WHAT YOU SHOULD DO
Count how many lines of the listing below contain the string "brick" and reply with that number alone.

ITEMS
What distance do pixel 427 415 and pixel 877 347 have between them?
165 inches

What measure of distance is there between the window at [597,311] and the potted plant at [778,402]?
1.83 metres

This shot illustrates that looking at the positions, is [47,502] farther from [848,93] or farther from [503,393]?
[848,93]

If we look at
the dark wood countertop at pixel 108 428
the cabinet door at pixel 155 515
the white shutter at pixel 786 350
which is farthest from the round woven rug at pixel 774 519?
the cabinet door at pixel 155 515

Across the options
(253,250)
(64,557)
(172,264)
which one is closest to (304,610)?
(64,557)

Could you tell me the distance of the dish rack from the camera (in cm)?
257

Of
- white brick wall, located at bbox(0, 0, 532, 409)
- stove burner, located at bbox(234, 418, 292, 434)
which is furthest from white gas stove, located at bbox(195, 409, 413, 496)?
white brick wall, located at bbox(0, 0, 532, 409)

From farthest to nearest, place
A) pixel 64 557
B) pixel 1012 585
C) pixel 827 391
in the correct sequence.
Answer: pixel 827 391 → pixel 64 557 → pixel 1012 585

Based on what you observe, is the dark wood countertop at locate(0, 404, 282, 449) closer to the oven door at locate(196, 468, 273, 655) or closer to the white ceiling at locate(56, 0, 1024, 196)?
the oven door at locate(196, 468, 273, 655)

---

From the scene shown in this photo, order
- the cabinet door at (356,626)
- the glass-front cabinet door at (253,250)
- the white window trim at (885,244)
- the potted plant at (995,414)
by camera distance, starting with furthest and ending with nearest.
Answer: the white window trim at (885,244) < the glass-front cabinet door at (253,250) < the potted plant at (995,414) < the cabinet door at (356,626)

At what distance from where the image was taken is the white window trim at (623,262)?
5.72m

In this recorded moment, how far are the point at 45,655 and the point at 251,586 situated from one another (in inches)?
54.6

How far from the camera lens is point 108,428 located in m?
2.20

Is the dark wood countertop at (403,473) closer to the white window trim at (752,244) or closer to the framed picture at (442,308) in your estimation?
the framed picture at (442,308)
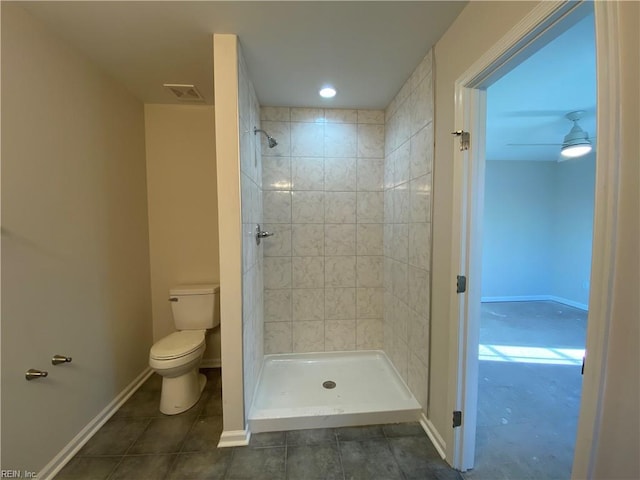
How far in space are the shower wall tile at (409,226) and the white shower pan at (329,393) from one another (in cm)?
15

--

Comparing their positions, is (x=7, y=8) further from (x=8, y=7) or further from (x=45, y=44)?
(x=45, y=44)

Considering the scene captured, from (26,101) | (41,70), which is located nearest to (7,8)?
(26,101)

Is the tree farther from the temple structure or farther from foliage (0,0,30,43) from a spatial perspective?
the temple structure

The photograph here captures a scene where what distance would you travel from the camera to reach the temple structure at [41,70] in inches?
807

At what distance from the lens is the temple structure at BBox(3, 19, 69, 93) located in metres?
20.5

EXERCISE SOLUTION
2